From: | Paul A Jungwirth <pj(at)illuminatedcomputing(dot)com> |
---|---|
To: | Corey Huinker <corey(dot)huinker(at)gmail(dot)com> |
Cc: | Jaime Casanova <jcasanov(at)systemguards(dot)com(dot)ec>, PostgreSQL Hackers <pgsql-hackers(at)lists(dot)postgresql(dot)org> |
Subject: | Re: SQL:2011 application time |
Date: | 2021-09-14 03:56:47 |
Message-ID: | CA+renyXTJ_mACO=_pZ7q06qaGy3KsG60Q66HXypCGzSxM_qRkA@mail.gmail.com |
Views: | Raw Message | Whole Thread | Download mbox | Resend email |
Thread: | |
Lists: | pgsql-hackers |
Hi Corey,
Thanks for all the good questions!
> 1. This patch creates a pg_period catalog table, whereas the system versioning relies on additions to pg_attribute to identify the start/end columns.
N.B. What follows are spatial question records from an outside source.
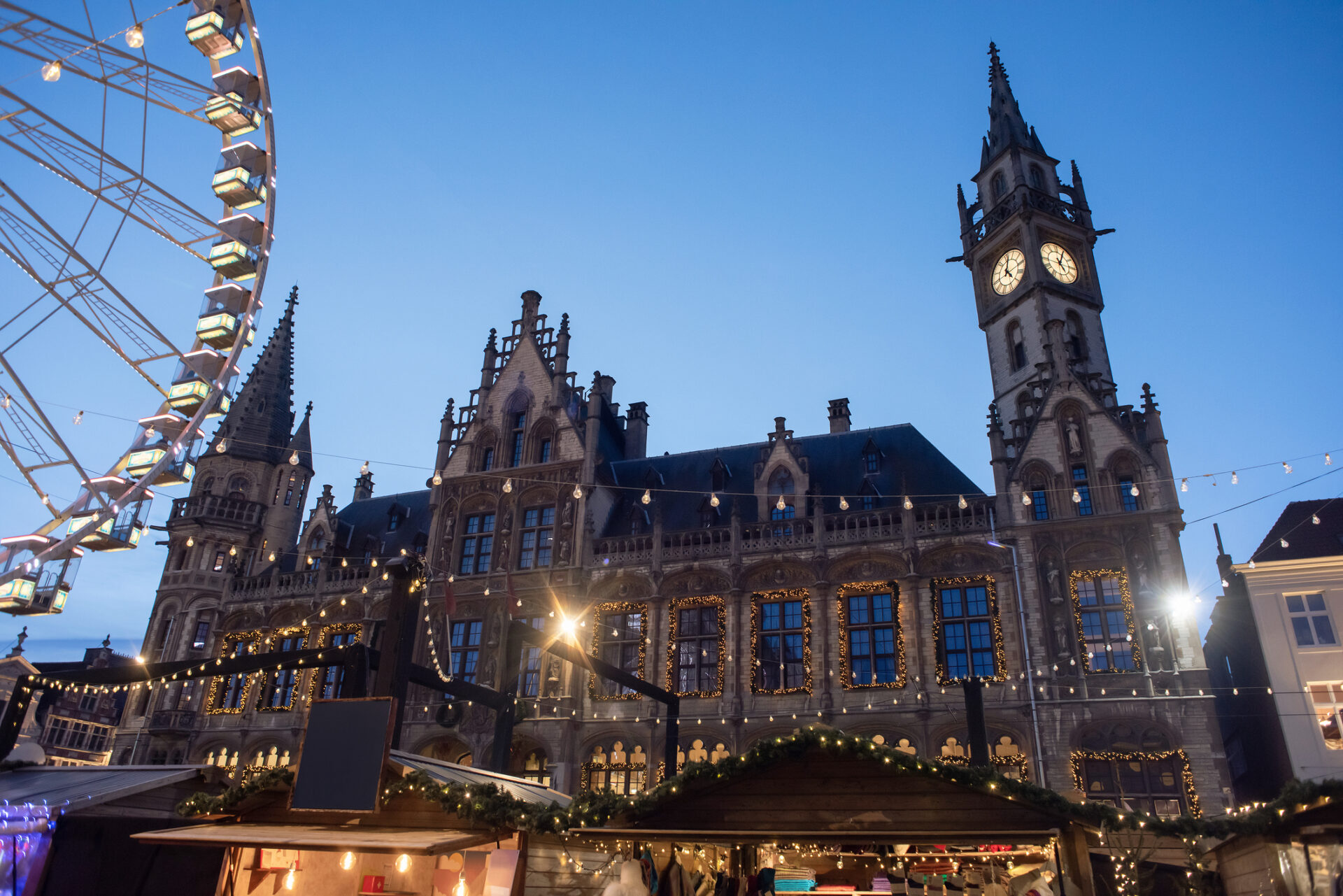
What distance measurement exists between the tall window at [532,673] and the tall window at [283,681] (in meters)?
8.38

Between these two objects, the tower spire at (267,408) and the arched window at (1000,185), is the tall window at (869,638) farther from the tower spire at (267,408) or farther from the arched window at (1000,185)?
the tower spire at (267,408)

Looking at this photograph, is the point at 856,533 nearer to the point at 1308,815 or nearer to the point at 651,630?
the point at 651,630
Initially I thought this was because it was somehow possible to have multiple application periods defined on a table, but in reading [1] I see that there are some design suppositions that would make a second application period impossible[2]. I can also see where having this table would facilitate the easy creation of INFORMATION_SCHEMA.PERIODS. I was previously unaware that this info schema table was a thing, but I have found references to it, though I'm unclear as to whether it's supposed to have information about system versioned tables in it as well.
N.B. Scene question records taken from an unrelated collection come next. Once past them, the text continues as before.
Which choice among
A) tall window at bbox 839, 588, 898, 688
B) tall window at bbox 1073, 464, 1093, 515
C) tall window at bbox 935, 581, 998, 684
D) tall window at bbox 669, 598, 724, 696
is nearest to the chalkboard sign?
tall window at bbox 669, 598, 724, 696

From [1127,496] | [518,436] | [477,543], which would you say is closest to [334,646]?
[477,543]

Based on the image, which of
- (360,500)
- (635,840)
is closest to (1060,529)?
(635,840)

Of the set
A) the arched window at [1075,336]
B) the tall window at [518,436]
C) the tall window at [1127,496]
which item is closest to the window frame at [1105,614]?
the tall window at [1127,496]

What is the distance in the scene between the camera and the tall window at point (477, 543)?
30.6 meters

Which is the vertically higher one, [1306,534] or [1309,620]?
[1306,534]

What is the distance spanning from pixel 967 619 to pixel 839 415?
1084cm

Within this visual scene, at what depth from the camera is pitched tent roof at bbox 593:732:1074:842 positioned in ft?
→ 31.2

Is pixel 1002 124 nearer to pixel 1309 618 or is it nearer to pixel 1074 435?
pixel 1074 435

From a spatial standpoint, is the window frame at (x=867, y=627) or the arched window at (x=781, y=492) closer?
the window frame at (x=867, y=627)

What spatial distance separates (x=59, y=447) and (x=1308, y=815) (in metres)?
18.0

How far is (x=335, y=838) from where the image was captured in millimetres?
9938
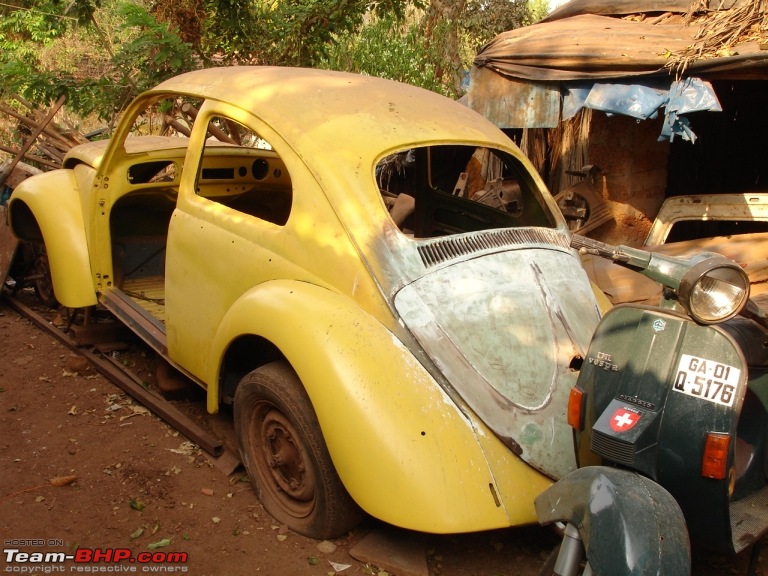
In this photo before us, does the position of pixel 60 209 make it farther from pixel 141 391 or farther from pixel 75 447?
pixel 75 447

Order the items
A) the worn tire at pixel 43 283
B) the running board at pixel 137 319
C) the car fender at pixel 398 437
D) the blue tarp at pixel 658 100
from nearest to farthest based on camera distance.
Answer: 1. the car fender at pixel 398 437
2. the running board at pixel 137 319
3. the blue tarp at pixel 658 100
4. the worn tire at pixel 43 283

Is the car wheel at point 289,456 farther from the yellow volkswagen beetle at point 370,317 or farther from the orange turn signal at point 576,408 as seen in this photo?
the orange turn signal at point 576,408

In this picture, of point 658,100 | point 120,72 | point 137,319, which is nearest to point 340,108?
point 137,319

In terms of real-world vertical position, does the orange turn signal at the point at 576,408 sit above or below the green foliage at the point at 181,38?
below

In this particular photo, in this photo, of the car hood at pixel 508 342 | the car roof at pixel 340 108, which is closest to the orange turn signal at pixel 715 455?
the car hood at pixel 508 342

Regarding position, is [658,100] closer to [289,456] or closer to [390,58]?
[289,456]

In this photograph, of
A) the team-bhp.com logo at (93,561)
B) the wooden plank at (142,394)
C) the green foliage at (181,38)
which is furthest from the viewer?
the green foliage at (181,38)

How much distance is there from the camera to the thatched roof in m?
5.76

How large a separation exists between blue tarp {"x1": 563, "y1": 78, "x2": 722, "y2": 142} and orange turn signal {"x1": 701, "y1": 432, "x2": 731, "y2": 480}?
3.97m

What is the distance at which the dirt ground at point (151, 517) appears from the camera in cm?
302

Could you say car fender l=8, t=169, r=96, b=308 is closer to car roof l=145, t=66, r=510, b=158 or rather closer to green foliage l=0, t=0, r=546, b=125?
car roof l=145, t=66, r=510, b=158

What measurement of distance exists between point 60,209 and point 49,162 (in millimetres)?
2834

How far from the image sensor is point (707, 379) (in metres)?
2.48

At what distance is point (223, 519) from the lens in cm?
333
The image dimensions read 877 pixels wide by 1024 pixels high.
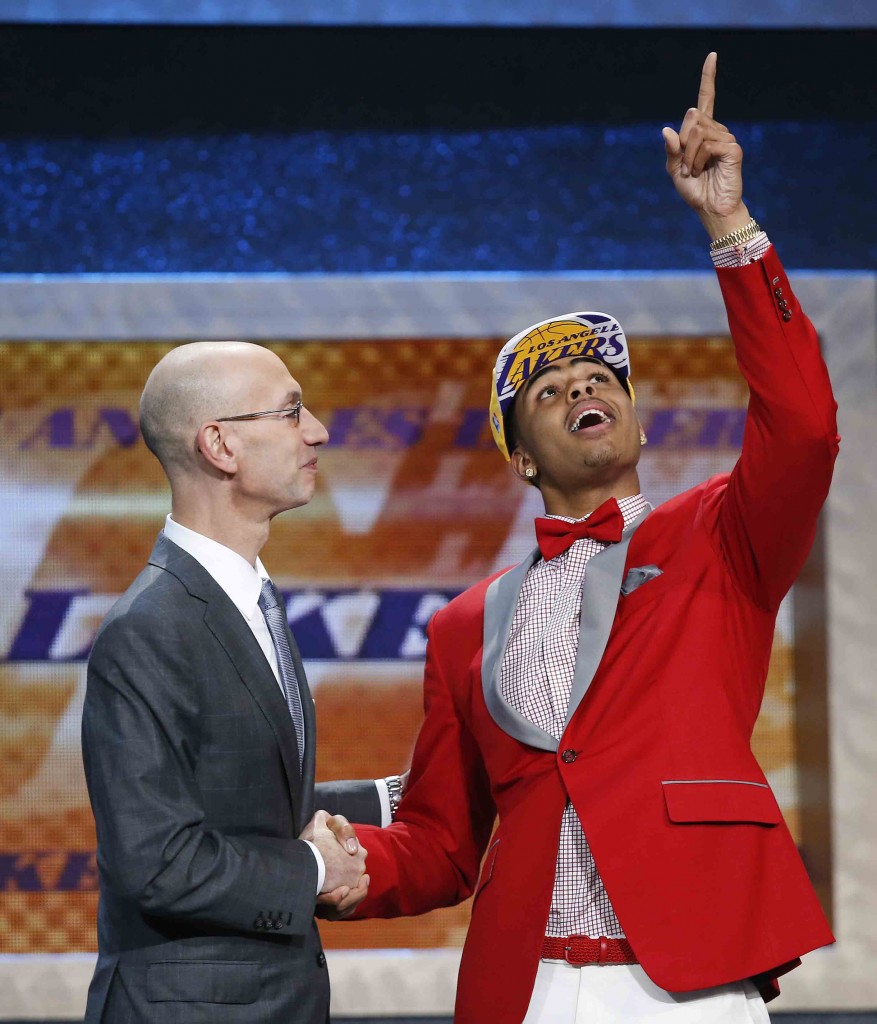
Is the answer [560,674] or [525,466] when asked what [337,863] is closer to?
[560,674]

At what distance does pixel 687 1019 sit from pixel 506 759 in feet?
1.44

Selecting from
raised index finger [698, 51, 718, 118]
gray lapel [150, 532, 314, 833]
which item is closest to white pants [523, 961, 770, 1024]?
gray lapel [150, 532, 314, 833]

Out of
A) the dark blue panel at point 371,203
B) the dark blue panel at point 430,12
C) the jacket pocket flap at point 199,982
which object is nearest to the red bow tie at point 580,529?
the jacket pocket flap at point 199,982

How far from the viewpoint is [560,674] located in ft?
6.00

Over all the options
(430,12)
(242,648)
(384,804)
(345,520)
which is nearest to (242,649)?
(242,648)

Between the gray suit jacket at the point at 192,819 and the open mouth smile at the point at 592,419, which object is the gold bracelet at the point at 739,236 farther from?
the gray suit jacket at the point at 192,819

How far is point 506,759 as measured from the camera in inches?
72.7

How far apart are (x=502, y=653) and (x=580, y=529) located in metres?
0.23

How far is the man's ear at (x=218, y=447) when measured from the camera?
175cm

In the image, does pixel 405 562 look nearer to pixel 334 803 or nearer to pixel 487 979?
pixel 334 803

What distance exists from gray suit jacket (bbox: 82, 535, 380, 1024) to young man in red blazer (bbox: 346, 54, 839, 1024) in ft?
1.11

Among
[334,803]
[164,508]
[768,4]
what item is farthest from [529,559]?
[768,4]

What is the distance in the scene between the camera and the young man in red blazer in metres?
1.64

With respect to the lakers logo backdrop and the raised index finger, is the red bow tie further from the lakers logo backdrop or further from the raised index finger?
the lakers logo backdrop
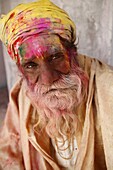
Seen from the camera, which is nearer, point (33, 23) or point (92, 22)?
point (33, 23)

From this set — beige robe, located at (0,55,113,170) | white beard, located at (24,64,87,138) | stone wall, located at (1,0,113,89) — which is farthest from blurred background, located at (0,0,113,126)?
white beard, located at (24,64,87,138)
Yes, information_schema.periods is given by the standard. Having
pg_period seems like a natural place to store periods, since they are
separate entities. I think that is a better design than just storing
them as extra fields in pg_attribute. It follows normal normalization
rules.
The standard forbids multiple application-time periods per table. From
SQL:2011 in the SQL/Foundation section
(7IWD2-02-Foundation-2011-12.pdf available from
http://www.wiscorp.com/sql20nn.zip) under 11.27 <add table period
definition>:
> 5) If <table period definition> contains <application time period specification> ATPS, then:
> b) The table descriptor of T shall not include a period descriptor other than a system-time period descriptor.
In other words you can add both a SYSTEM TIME period and one other
application-time period (whose name is your choice), but if you
already have an application-time period, you can't add another one.
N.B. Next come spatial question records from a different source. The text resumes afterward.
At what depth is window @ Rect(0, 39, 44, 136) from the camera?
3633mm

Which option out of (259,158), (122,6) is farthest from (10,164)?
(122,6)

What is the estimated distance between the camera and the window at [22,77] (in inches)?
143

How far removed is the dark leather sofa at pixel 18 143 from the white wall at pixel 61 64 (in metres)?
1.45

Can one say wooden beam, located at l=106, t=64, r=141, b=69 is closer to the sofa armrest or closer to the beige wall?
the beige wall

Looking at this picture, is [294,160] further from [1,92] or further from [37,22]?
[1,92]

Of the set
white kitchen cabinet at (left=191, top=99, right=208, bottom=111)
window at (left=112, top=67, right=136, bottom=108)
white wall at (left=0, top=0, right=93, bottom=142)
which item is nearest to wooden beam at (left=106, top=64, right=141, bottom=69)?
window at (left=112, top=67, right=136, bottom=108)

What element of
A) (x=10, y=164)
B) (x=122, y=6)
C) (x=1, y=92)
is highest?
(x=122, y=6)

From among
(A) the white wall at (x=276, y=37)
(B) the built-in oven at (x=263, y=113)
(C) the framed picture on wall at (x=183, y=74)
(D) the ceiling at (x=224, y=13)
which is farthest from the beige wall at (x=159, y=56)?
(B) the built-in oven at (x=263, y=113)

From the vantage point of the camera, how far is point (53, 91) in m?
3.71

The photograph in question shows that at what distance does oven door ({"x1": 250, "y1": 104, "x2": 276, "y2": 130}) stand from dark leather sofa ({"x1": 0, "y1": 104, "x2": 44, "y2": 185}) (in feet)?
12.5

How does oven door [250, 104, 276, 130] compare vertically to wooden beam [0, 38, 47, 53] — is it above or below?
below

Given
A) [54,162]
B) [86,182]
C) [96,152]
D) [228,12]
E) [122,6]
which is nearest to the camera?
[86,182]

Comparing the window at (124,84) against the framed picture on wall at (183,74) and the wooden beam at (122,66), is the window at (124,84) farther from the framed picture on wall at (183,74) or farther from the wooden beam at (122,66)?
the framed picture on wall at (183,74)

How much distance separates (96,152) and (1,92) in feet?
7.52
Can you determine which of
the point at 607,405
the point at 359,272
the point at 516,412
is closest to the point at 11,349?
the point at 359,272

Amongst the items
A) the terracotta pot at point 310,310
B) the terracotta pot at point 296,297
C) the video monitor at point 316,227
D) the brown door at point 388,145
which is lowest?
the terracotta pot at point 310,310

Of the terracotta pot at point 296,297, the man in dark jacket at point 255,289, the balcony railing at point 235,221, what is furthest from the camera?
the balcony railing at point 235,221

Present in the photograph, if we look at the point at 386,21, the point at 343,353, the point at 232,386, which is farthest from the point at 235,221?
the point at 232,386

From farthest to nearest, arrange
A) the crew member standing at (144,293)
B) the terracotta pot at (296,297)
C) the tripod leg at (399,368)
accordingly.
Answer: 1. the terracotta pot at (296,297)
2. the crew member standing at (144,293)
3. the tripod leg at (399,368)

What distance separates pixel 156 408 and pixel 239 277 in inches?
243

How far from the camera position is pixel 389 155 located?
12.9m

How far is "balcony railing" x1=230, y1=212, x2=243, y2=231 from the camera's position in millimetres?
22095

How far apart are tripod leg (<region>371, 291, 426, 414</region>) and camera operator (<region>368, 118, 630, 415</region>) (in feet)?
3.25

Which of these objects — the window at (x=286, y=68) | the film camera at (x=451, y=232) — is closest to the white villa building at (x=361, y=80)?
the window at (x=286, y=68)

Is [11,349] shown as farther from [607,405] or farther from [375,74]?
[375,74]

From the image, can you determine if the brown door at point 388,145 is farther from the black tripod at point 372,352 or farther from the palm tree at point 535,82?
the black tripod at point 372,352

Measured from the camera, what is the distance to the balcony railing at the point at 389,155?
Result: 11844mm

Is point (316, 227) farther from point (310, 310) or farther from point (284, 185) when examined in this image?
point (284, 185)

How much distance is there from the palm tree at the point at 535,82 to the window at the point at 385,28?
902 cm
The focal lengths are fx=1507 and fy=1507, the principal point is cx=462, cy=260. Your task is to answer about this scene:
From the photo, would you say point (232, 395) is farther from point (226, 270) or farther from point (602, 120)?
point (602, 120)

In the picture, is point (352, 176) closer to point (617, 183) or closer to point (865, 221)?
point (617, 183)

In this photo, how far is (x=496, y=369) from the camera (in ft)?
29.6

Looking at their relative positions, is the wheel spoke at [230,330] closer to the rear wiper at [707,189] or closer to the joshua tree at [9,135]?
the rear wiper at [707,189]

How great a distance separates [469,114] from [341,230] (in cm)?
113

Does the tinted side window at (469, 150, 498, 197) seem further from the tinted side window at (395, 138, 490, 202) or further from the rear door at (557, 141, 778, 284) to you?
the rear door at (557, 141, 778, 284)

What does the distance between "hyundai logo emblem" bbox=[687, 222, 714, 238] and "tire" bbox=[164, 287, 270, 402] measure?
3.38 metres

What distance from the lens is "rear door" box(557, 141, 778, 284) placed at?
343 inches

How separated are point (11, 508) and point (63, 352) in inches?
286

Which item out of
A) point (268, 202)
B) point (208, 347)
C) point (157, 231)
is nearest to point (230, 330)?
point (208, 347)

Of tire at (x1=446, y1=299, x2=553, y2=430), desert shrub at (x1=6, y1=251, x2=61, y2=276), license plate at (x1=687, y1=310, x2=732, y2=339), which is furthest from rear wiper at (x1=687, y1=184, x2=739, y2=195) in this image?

I also checked other RDBMSes and none of them allow it either:
In Mariadb 10.6.4 (the latest) I get "ERROR 4154 (HY000); Cannot
specify more than one application-time period".
Oracle disallows it with a vague error:
SQL> create table t2 (id int, valid_from date, valid_til date,
period for valid_at (valid_from, valid_til), period for valid_at2
valid_from, valid_til));
create table t2 (id int, valid_from date, valid_til date, period
for valid_at (valid_from, valid_til), period for valid_at2
(valid_from, valid_til))
*
ERROR at line 1:
ORA-55603: invalid flashback archive or valid time period command
(Using different start/end columns for each period doesn't change the result.)
In IBM DB2 you can only have one because application-time periods must
be named "business_time" (not joking).
Mssql (2019) doesn't support application periods.
Personally I feel like it's a weird limitation and I wouldn't mind
supporting more, but my current implementation only allows for one,
and I'd have to rethink some things to do it differently.
Also: I think information_schema.periods *should* include SYSTEM_TIME
periods. The spec says (in SQL/Schemata, file
7IWD2-11-Schemata-2011-12.pdf at the link above), "The PERIODS base
table has one row for each period defined for a table. It effectively
contains a representation of the period descriptors." It doesn't say
anything about excluding system-time periods.
I checked mariadb, mssql, oracle, and db2, and I could only find this
table in db2, as syscat.periods. It includes both application-time and
system-time periods.
The spec calls for the columns table_catalog, table_schema,
table_name, period_name, start_column_name, and end_column_name. There
isn't a column to distinguish the period type, but since a period is a
system-time period iff its name is "SYSTEM_TIME", technically such a
column isn't needed.
The db2 columns are periodname, tabschema, tabname, begincolname,
endcolname, periodtype, historytabschema, and historytabname. The
periodtype column is either A or S (for application-time or
system-time).
> Q 1.1. Would a bitemporal table have two entries in that view?
Yes.
> Q 1.2. Could you see being able to implement this without pg_period, using only additions to pg_attribute (start/end for system temporal, start/end for application, plus an addition for period name)?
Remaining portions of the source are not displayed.